— START —

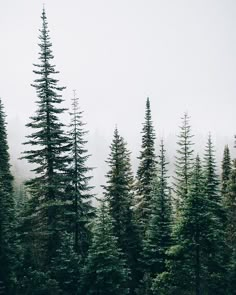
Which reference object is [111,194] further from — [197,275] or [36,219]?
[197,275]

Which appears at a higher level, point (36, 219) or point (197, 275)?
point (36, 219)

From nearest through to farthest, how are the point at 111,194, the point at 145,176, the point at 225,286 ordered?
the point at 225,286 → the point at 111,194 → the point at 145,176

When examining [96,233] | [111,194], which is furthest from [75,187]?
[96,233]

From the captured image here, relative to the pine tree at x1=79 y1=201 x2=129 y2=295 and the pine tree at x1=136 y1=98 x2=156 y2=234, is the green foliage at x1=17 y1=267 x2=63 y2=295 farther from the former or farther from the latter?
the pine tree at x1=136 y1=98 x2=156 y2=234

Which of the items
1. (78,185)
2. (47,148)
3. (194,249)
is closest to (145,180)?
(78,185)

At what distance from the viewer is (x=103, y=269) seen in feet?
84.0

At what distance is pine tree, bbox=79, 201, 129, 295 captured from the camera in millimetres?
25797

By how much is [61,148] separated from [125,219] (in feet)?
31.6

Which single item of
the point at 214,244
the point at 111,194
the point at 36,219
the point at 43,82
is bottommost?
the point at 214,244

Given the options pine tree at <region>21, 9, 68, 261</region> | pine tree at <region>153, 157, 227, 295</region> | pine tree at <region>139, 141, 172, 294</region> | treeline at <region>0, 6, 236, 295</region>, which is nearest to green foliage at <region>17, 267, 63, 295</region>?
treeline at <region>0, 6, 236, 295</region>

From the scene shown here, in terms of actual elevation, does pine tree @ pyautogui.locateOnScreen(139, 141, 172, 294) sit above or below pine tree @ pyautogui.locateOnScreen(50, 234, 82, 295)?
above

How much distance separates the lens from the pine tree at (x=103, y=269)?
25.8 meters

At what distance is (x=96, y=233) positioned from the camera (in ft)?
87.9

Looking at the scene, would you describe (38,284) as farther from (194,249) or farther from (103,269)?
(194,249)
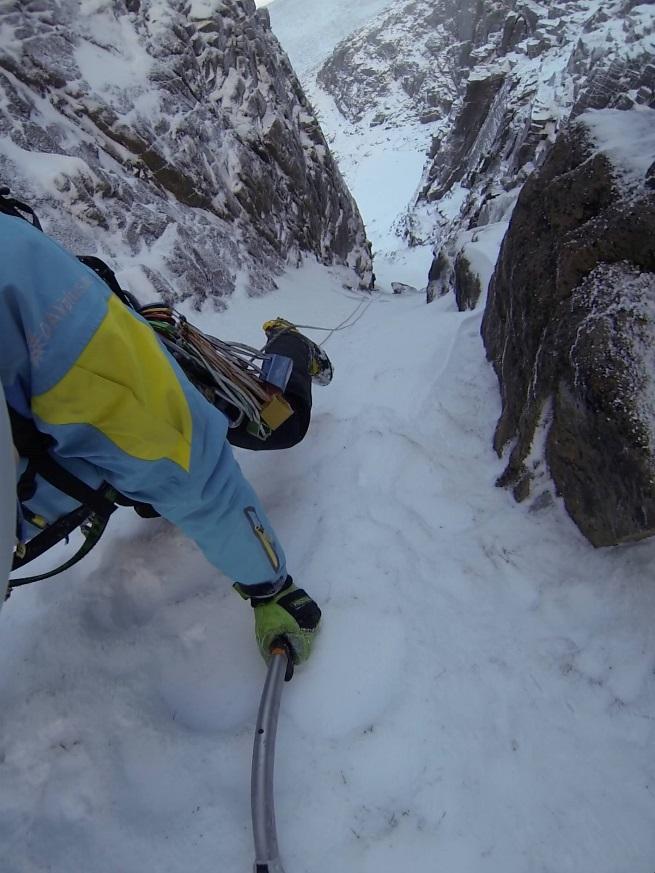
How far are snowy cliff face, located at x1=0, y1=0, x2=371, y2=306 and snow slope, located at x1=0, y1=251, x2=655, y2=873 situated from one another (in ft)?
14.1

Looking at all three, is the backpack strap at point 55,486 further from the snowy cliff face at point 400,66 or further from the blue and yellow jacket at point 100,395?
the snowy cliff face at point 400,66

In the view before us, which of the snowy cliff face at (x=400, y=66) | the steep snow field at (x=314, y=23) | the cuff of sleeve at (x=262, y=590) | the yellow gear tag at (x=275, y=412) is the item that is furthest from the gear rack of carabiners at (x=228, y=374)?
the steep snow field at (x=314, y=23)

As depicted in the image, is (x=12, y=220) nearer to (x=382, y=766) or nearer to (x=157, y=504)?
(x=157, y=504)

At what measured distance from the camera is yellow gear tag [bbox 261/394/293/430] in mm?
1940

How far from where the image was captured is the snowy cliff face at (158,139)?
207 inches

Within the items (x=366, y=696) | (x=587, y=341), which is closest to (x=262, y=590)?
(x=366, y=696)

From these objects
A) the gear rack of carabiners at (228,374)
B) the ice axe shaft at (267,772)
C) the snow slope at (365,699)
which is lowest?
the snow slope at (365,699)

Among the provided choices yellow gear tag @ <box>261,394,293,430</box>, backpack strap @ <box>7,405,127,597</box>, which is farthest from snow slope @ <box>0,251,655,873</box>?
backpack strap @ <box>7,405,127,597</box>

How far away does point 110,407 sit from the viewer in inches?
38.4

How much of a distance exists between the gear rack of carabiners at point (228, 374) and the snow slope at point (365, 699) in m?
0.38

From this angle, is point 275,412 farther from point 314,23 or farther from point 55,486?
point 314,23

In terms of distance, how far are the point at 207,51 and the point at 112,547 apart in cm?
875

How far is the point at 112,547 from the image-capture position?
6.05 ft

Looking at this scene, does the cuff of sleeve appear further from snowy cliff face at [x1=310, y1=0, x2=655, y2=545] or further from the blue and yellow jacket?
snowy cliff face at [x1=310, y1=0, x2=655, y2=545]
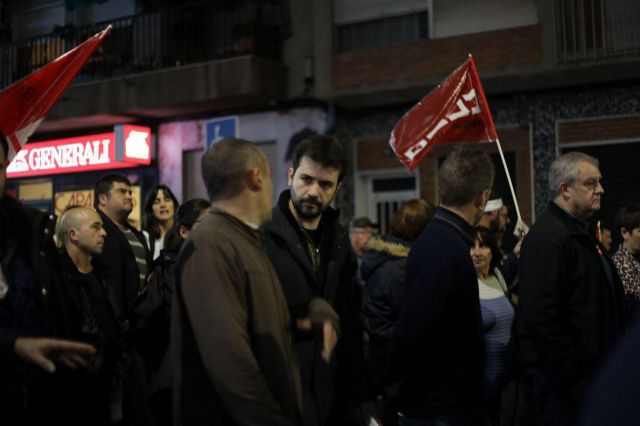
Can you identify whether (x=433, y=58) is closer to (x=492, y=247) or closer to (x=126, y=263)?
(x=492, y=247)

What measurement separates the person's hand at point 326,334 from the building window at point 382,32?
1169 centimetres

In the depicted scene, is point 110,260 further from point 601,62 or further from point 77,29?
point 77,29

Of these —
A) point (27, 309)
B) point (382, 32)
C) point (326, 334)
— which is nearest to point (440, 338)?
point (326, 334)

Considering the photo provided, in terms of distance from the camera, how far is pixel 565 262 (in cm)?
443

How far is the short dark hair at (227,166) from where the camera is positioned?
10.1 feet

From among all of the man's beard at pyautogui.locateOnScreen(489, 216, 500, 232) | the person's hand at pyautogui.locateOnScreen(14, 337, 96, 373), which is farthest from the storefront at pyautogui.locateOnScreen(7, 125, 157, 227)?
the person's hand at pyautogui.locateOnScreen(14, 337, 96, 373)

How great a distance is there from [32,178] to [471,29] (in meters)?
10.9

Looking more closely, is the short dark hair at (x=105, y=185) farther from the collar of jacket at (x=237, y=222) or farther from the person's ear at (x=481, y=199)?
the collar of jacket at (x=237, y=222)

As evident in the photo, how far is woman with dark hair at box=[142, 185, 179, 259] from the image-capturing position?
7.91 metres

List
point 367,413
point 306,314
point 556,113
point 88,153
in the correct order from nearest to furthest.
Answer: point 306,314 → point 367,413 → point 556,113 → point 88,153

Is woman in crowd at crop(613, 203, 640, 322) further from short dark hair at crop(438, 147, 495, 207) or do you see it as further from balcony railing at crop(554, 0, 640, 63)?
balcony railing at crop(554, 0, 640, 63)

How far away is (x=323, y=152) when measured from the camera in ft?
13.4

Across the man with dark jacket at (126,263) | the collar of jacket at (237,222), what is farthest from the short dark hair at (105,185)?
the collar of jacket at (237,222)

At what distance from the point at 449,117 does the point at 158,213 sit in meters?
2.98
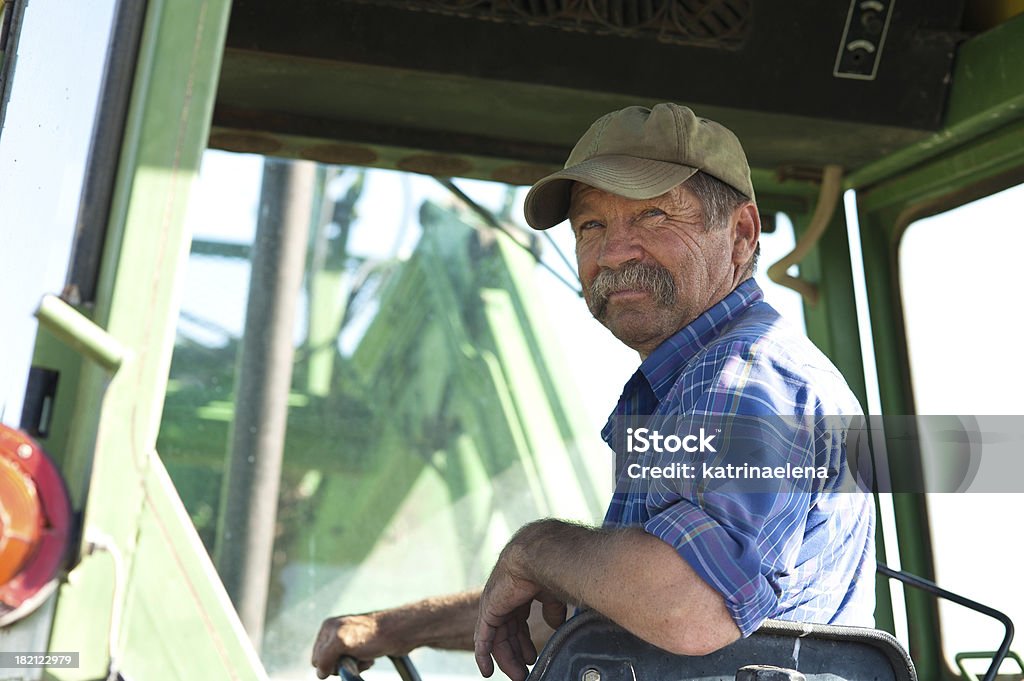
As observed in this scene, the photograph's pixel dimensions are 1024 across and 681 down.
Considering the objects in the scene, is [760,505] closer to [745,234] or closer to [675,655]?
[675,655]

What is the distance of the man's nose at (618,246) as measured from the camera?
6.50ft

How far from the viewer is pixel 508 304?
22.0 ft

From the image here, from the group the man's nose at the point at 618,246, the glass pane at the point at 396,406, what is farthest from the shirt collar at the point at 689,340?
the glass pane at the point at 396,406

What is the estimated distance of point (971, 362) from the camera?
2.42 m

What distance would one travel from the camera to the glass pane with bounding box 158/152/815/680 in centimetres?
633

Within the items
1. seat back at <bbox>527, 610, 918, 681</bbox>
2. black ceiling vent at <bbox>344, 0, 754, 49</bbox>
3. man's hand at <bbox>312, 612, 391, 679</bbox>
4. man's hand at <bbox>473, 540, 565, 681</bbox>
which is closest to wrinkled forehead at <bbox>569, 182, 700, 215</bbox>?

— END —

Quote the lines of the listing above that run from the line with "What is the estimated" through its last line, both included, and nothing else.

What is the estimated distance of point (971, 362) from the camera?
2.42 m

What distance would one travel from the camera to the glass pane with bounding box 158/152/815/680 in centimetres?
633

Within the items
1. seat back at <bbox>527, 610, 918, 681</bbox>
2. black ceiling vent at <bbox>344, 0, 754, 49</bbox>
3. man's hand at <bbox>312, 612, 391, 679</bbox>
4. man's hand at <bbox>473, 540, 565, 681</bbox>
which is closest to wrinkled forehead at <bbox>569, 182, 700, 215</bbox>?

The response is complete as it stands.